Datenschutz:Kronzeuge an Bord

Auto- und Carsharing-Firmen sammeln brisante Daten über ihre Kunden. Ein BMW-Fahrer wurde böse überrascht und durch sein Bewegungsprofil der fahrlässigen Tötung überführt.

Von Thomas Fromm

Manchmal kommen Dinge zufällig ans Tageslicht. So wie im Fall eines Kunden des Car-Sharing-Anbieters Drive Now, der von BMW und dem Autovermieter Sixt gemeinsam betrieben wird. Der Mann hatte einen Radfahrer überfahren und getötet. Ende Mai wurde er wegen fahrlässiger Tötung zu 33 Monaten Haft verurteilt. Vielleicht wäre er nie der Tat überführt worden, wenn das Kölner Landgericht nicht die gespeicherten Daten aus dem Auto angefordert hätte, aus denen es dann ein sogenanntes Bewegungsprofil über den Mann und seine Fahrt erstellen ließ.

Der Fall ist aufgeklärt, der Mann verurteilt. Aber die Hintergründe des Gerichtsverfahrens entfachen nun Diskussionen. Dass Autohersteller Daten ihrer Kunden speichern können, dass sie in Zeiten digital vernetzter Fahrzeuge wissen könnten, wer wann wohin gefahren ist - zu befürchten war das schon lange. Jetzt aber fragen sich viele: Kann es sein, dass mich mein eigenes, vernetztes Auto ausspioniert und am Ende sogar verrät?

Datenschützer sind alarmiert. "Das Problem ist: Es ist nicht bekannt, welche Daten am Ende von welchen Autos gespeichert werden", sagt Daniela Mielchen, Fachanwältin für Verkehrsrecht: "Allerdings wissen wir, dass BMW mit seinen vernetzten Connected-Drive-Modellen schon sehr weit ist. Sie können Bewegungsprofile erstellen, sie dürfen es aber eigentlich nicht."
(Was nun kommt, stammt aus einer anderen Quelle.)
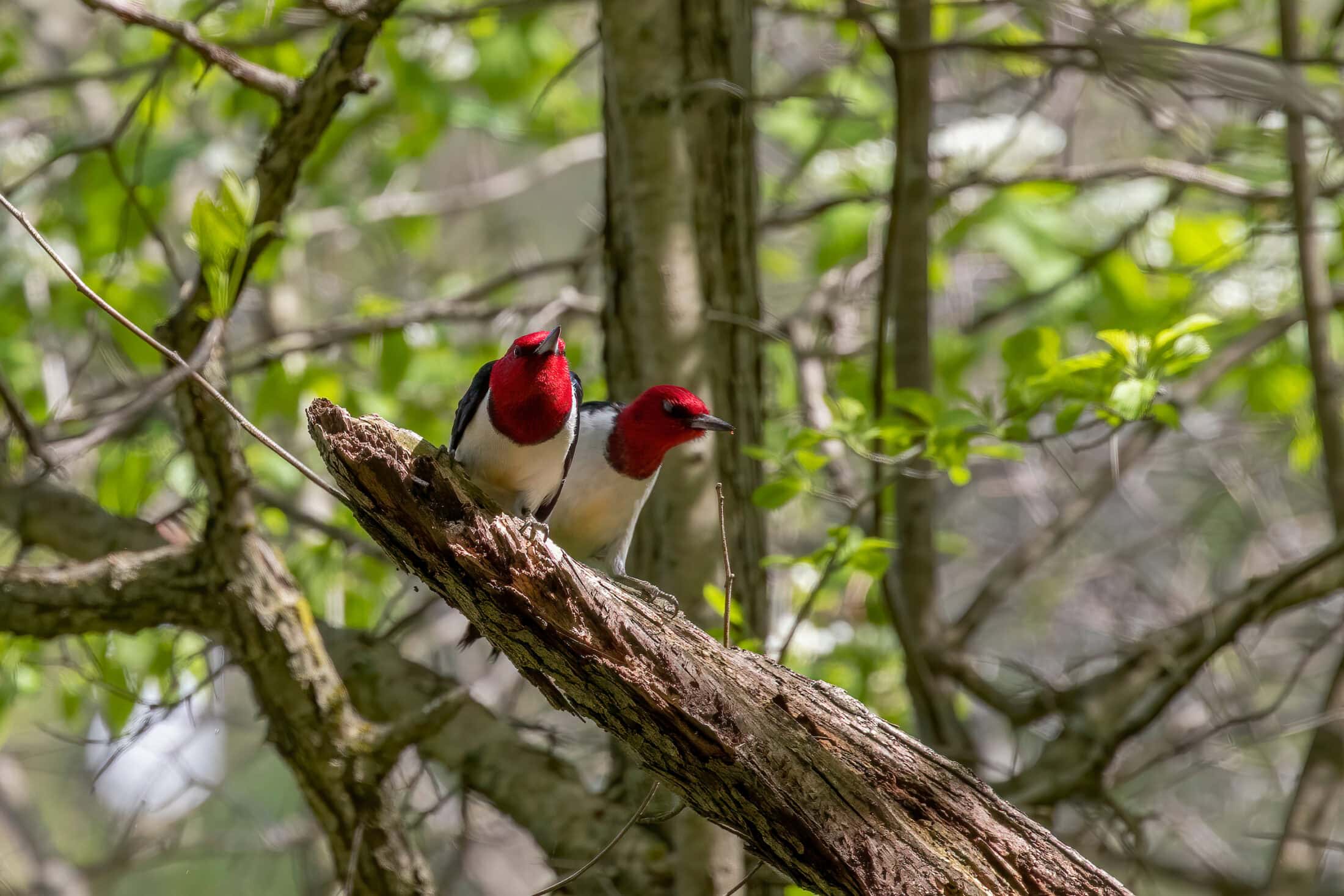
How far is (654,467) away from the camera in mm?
3377

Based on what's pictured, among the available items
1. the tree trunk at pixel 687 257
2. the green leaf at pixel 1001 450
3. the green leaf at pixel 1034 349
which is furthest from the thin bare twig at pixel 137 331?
the green leaf at pixel 1034 349

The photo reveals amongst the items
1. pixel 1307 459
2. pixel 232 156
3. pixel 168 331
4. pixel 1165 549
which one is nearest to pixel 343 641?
pixel 168 331

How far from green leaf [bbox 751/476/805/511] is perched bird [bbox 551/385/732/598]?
0.78ft

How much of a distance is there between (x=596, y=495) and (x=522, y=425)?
54cm

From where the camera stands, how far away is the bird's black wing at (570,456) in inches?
120

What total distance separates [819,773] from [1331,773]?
3.18m

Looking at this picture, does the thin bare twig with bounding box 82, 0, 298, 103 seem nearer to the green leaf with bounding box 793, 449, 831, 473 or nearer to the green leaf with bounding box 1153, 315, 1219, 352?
the green leaf with bounding box 793, 449, 831, 473

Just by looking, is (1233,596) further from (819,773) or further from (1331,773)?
(819,773)

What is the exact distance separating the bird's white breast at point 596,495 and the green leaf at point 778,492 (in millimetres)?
417

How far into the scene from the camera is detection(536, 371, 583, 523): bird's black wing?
304cm

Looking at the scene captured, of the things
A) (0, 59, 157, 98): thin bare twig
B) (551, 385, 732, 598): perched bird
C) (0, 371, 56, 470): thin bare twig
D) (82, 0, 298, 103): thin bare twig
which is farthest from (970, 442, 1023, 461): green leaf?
(0, 59, 157, 98): thin bare twig

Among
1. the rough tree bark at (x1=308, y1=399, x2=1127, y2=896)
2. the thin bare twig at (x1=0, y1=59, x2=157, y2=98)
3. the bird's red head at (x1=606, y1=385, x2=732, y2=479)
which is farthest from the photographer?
the thin bare twig at (x1=0, y1=59, x2=157, y2=98)

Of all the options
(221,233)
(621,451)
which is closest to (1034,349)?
(621,451)

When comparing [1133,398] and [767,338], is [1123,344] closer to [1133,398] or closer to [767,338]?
[1133,398]
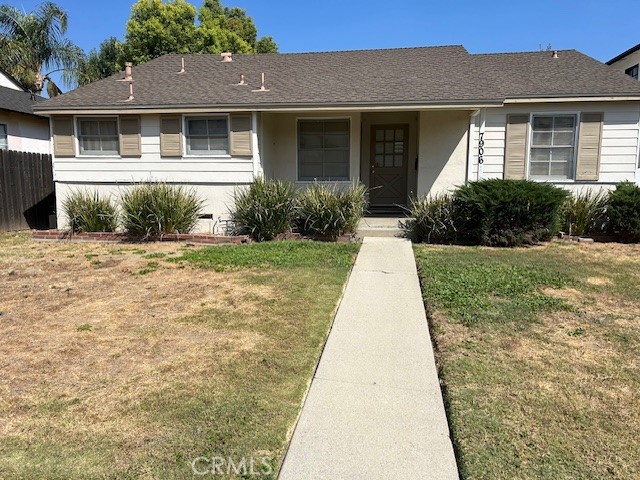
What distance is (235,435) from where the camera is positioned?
2.85m

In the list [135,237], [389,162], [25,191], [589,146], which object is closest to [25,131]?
[25,191]

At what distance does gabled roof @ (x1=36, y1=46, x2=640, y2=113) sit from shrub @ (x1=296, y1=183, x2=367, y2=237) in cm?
212

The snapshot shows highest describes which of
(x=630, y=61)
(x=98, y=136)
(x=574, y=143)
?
(x=630, y=61)

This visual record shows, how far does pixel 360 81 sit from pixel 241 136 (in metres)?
3.27

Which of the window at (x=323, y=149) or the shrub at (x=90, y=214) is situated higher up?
the window at (x=323, y=149)

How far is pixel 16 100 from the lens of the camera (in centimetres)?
1714

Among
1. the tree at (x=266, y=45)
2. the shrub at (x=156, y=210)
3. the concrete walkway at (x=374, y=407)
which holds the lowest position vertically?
the concrete walkway at (x=374, y=407)

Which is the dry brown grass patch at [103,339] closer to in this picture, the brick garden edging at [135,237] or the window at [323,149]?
the brick garden edging at [135,237]

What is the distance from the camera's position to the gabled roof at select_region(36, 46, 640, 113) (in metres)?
10.4

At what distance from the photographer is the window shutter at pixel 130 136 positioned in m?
11.1

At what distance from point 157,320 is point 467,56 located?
462 inches

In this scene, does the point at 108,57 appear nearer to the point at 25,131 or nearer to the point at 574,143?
the point at 25,131

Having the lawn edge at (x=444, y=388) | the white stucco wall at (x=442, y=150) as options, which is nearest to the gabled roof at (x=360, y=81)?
the white stucco wall at (x=442, y=150)

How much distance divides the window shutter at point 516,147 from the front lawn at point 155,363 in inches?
229
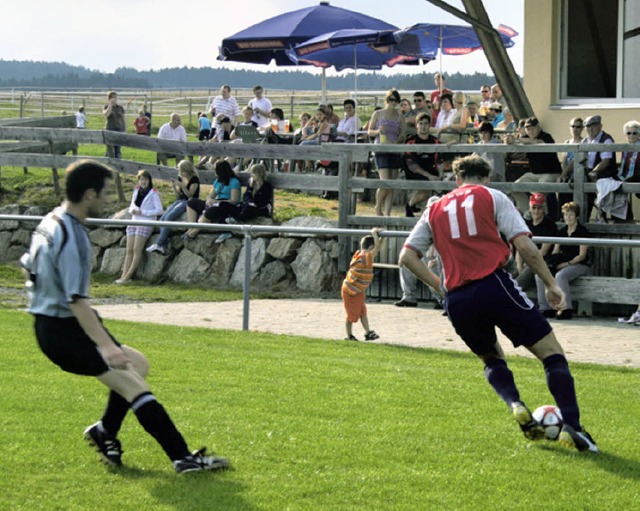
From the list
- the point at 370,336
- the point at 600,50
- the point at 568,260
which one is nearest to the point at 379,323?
the point at 370,336

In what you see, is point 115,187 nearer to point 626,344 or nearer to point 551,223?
point 551,223

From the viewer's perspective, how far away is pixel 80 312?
6.07 meters

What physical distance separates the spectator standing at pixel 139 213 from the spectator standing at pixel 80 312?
1202 centimetres

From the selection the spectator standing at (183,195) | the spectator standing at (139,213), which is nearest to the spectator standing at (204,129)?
the spectator standing at (183,195)

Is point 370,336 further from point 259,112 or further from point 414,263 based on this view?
point 259,112

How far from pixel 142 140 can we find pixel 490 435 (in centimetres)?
1408

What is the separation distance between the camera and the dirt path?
1233cm

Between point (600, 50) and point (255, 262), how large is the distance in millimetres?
6013

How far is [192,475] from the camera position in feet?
21.1

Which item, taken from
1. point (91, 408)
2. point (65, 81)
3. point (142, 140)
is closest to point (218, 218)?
point (142, 140)

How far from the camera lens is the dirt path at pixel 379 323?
12.3m

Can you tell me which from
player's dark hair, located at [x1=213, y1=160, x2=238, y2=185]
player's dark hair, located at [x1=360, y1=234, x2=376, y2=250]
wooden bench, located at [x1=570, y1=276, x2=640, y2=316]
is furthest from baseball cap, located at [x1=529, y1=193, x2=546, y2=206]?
player's dark hair, located at [x1=213, y1=160, x2=238, y2=185]

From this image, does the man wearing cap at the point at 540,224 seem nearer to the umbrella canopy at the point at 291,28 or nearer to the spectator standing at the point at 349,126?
the spectator standing at the point at 349,126

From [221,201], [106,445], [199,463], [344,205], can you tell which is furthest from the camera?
[221,201]
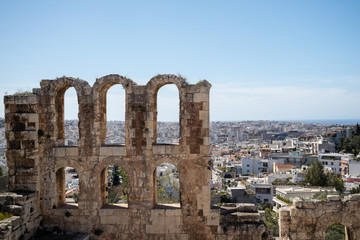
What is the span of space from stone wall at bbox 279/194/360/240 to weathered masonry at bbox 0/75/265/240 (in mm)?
2870

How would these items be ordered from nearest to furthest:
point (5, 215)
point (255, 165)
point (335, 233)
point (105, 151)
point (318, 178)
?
point (5, 215) → point (105, 151) → point (335, 233) → point (318, 178) → point (255, 165)

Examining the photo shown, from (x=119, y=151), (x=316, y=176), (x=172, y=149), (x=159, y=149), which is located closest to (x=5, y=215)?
(x=119, y=151)

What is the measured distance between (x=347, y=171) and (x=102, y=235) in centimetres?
7499

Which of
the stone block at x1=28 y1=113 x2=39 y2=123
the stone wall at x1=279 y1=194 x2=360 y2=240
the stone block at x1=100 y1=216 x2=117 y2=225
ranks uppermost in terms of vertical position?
the stone block at x1=28 y1=113 x2=39 y2=123

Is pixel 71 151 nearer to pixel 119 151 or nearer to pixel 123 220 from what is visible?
pixel 119 151

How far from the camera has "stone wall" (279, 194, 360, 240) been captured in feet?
44.6

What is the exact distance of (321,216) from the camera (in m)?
13.7

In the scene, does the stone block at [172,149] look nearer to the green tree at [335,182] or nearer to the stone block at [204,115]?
the stone block at [204,115]

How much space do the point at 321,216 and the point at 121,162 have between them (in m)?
8.47

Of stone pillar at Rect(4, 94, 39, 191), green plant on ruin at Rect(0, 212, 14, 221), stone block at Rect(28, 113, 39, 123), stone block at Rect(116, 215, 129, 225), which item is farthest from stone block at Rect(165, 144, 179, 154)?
green plant on ruin at Rect(0, 212, 14, 221)

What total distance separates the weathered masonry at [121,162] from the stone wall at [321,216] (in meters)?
2.87

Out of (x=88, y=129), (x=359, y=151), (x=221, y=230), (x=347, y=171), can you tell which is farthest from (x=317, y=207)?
(x=359, y=151)

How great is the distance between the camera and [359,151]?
306ft

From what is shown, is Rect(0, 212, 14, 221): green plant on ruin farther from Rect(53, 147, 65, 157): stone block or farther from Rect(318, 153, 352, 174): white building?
Rect(318, 153, 352, 174): white building
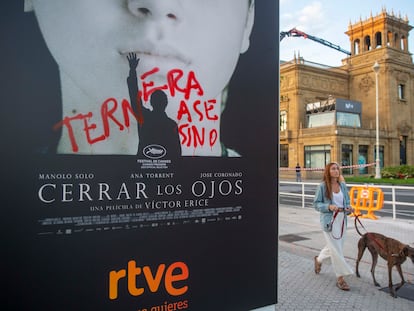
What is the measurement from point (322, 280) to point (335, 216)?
1.08m

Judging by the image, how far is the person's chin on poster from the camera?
225 centimetres

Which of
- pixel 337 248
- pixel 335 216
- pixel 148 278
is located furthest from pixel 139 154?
pixel 337 248

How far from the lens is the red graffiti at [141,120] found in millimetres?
2289

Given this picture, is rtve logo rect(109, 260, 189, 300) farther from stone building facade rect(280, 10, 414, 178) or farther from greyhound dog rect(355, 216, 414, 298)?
stone building facade rect(280, 10, 414, 178)

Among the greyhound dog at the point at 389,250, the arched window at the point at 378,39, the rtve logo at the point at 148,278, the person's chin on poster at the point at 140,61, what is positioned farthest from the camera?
the arched window at the point at 378,39

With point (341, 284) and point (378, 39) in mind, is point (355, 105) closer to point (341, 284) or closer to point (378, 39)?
point (378, 39)

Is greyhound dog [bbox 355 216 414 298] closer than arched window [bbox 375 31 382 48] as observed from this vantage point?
Yes

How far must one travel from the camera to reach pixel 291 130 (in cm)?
4544

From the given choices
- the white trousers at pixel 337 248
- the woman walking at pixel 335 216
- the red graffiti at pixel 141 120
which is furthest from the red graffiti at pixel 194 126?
the white trousers at pixel 337 248

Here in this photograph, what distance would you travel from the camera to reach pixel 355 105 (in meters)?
43.7

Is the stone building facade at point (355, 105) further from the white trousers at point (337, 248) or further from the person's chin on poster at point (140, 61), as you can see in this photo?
the person's chin on poster at point (140, 61)

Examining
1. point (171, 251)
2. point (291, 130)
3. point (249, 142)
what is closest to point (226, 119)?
point (249, 142)

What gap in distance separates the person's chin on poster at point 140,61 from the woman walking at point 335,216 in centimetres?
316

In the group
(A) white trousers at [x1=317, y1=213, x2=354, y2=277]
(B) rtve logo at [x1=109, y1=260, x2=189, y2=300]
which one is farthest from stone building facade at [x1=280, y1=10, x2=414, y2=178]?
(B) rtve logo at [x1=109, y1=260, x2=189, y2=300]
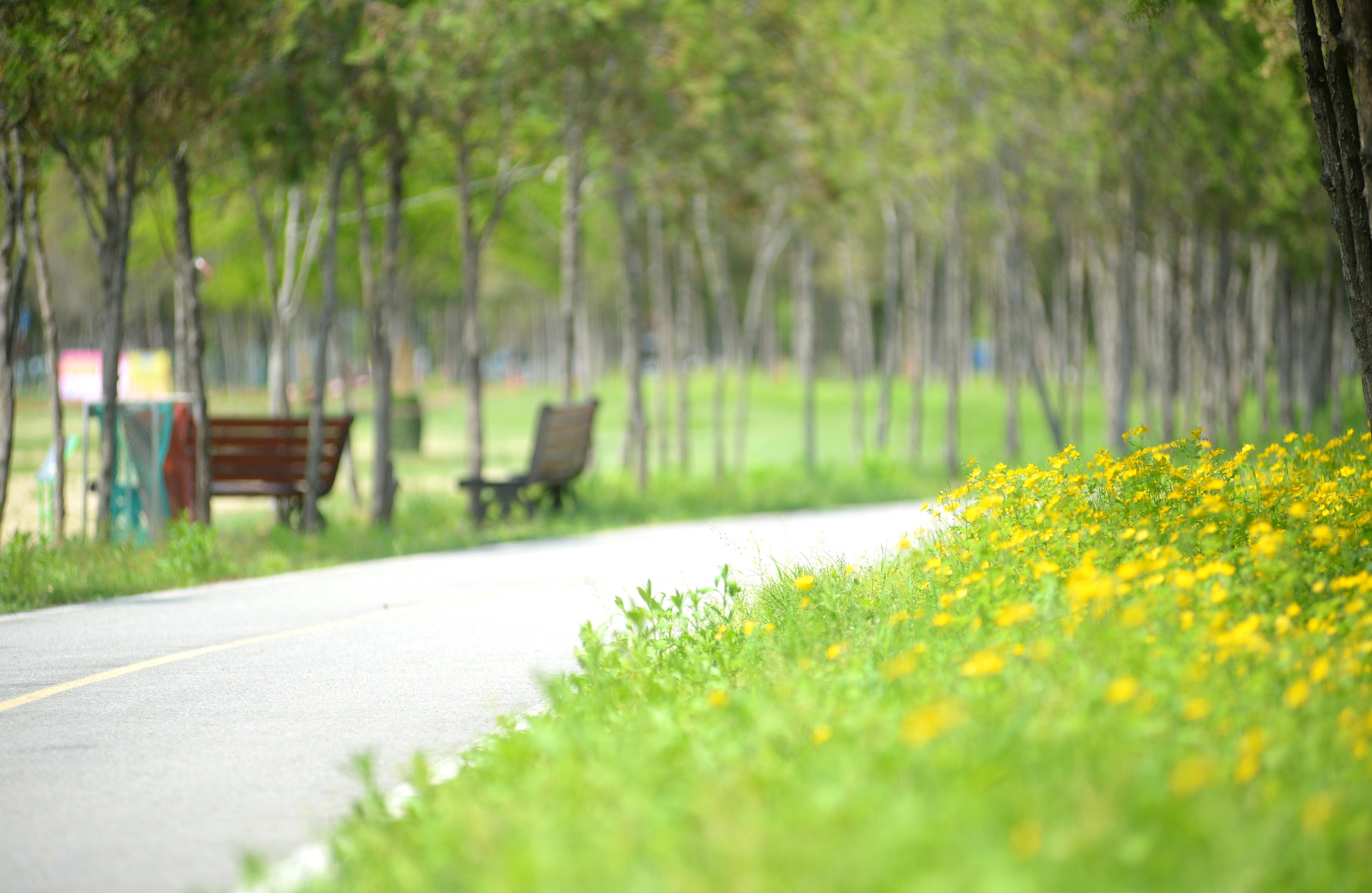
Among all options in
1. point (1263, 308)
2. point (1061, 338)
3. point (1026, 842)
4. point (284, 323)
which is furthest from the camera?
point (1061, 338)

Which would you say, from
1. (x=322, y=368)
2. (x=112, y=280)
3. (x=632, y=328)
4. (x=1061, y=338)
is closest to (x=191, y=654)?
(x=112, y=280)

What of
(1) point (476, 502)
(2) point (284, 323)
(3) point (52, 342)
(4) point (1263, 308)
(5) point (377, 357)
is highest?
(4) point (1263, 308)

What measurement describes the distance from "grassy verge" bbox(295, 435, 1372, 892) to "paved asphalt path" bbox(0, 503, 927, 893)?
0.60 meters

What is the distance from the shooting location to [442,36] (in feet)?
56.0

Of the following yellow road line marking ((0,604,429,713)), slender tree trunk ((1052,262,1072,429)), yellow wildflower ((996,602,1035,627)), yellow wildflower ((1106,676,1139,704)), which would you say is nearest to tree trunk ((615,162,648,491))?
yellow road line marking ((0,604,429,713))

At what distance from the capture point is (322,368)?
1764cm

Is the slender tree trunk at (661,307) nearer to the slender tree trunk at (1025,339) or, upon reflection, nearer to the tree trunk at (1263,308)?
the slender tree trunk at (1025,339)

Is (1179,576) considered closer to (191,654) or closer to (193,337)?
(191,654)

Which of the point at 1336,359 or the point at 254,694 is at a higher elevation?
the point at 1336,359

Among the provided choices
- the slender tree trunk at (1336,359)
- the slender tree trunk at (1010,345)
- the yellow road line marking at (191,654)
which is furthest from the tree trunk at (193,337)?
the slender tree trunk at (1336,359)

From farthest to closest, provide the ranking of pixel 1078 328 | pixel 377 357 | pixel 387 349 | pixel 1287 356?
pixel 1078 328 → pixel 1287 356 → pixel 387 349 → pixel 377 357

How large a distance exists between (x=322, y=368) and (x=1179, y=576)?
13399 mm

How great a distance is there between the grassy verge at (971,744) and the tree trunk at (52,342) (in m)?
8.72

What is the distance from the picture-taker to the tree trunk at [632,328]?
2284 centimetres
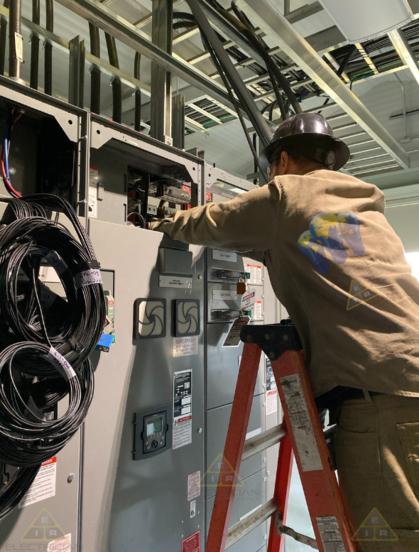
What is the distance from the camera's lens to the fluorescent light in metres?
1.55

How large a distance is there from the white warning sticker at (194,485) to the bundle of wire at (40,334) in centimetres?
68

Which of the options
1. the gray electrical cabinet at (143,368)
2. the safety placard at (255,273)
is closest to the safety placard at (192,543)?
the gray electrical cabinet at (143,368)

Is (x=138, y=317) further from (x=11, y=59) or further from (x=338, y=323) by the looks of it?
(x=11, y=59)

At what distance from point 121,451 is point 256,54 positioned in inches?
81.0

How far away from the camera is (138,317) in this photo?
132 cm

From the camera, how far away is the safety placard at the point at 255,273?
1939 millimetres

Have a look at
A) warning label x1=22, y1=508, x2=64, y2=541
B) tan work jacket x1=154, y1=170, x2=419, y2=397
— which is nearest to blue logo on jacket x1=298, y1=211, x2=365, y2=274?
tan work jacket x1=154, y1=170, x2=419, y2=397

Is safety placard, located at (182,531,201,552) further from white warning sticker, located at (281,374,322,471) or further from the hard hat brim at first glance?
the hard hat brim

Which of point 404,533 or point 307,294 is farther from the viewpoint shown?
point 307,294

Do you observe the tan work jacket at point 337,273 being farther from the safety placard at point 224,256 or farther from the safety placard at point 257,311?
the safety placard at point 257,311

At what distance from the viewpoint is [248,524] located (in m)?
1.19

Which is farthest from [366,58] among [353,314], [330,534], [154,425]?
[330,534]

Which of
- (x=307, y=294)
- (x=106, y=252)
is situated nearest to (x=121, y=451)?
(x=106, y=252)

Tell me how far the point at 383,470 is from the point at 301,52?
189 centimetres
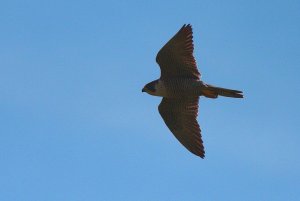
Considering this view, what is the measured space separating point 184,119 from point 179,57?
156 cm

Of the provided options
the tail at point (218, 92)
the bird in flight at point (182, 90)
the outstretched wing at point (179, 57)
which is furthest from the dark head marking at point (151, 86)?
the tail at point (218, 92)

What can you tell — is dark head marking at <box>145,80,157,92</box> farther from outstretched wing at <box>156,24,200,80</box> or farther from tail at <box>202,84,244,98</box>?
tail at <box>202,84,244,98</box>

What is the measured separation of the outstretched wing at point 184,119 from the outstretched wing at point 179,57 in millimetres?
789

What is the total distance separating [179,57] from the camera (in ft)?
40.6

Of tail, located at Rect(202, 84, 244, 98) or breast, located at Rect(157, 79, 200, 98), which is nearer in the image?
tail, located at Rect(202, 84, 244, 98)

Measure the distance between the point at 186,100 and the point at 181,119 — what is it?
450mm

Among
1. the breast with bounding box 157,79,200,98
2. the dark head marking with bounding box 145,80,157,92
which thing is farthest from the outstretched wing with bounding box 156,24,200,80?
the dark head marking with bounding box 145,80,157,92

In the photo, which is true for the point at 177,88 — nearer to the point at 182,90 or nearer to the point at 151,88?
the point at 182,90

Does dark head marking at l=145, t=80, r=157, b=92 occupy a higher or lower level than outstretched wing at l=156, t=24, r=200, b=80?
lower

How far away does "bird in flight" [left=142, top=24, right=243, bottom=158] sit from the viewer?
12.3 meters

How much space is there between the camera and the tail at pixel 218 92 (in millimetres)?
12086

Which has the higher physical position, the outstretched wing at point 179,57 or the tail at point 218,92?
the outstretched wing at point 179,57

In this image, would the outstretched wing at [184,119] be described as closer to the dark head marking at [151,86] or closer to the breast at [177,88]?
the breast at [177,88]

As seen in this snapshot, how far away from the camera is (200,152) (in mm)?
12727
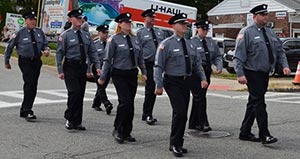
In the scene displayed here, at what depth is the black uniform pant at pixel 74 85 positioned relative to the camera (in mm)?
8742

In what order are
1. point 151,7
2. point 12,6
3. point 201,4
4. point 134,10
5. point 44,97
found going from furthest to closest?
point 201,4, point 12,6, point 151,7, point 134,10, point 44,97

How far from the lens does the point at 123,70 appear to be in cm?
805

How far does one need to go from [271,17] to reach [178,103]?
37.7 metres

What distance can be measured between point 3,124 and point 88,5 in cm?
2207

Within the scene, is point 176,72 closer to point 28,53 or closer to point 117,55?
point 117,55

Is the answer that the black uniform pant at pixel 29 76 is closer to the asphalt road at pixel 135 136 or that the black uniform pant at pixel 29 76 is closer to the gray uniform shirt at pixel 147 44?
the asphalt road at pixel 135 136

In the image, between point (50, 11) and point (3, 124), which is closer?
point (3, 124)

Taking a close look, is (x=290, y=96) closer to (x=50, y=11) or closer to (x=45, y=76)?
(x=45, y=76)

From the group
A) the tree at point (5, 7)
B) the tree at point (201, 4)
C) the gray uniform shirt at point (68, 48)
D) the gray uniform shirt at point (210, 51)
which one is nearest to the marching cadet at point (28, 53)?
the gray uniform shirt at point (68, 48)

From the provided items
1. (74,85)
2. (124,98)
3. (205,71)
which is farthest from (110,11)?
(124,98)

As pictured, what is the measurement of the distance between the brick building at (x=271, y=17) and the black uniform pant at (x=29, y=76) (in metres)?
30.3

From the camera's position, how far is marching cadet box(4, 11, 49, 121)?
9.78m

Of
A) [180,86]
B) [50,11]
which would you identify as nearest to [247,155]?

Im Fall von BMW und Drive Now seien die Grenzen klar gezogen, sagt ein BMW-Sprecher. In den Autos der Carsharing-Flotte stecke ein sogenanntes CSM-Modul, das Informationen über die Fahrten sammelt. Dieses Modul ist Teil des Geschäftsmodells; es soll Zeiten, Start- und Endpunkte der Fahrten erfassen, um am Ende die Rechnung für die Fahrt ausstellen oder Kundenbeschwerden nachgehen zu können. Beim Autobauer liegen also alle Daten, die An- und Abfahrt oder den Streckenverlauf betreffen. Der Anbieter Drive Now dagegen behält den Zugriff auf die Vertragsdaten einzelner Kunden. Beide Datensätze dürfen aus Datenschutzgründen nicht zusammengeführt werden. Außer, wie im Fall Köln geschehen, die Herausgabe beider Datensätze wird gerichtlich verfügt, um ein personenbezogenes Bewegungsprofil anzufertigen. Auch bei dem von Daimler betriebenen Car-Sharing-Dienst Car2go verfüge man "nur über Informationen zu den Anfangs- und Endpunkten einer Kundenfahrt und möglichen Parkstationen zwischendurch", sagt eine Sprecherin. Allerdings: "Wenn Gerichte mit konkreten Fragen auf uns zukommen, prüfen wir das und geben die Informationen im Rahmen der gesetzlichen Verpflichtung heraus. So viel wie nötig und so wenig wie möglich."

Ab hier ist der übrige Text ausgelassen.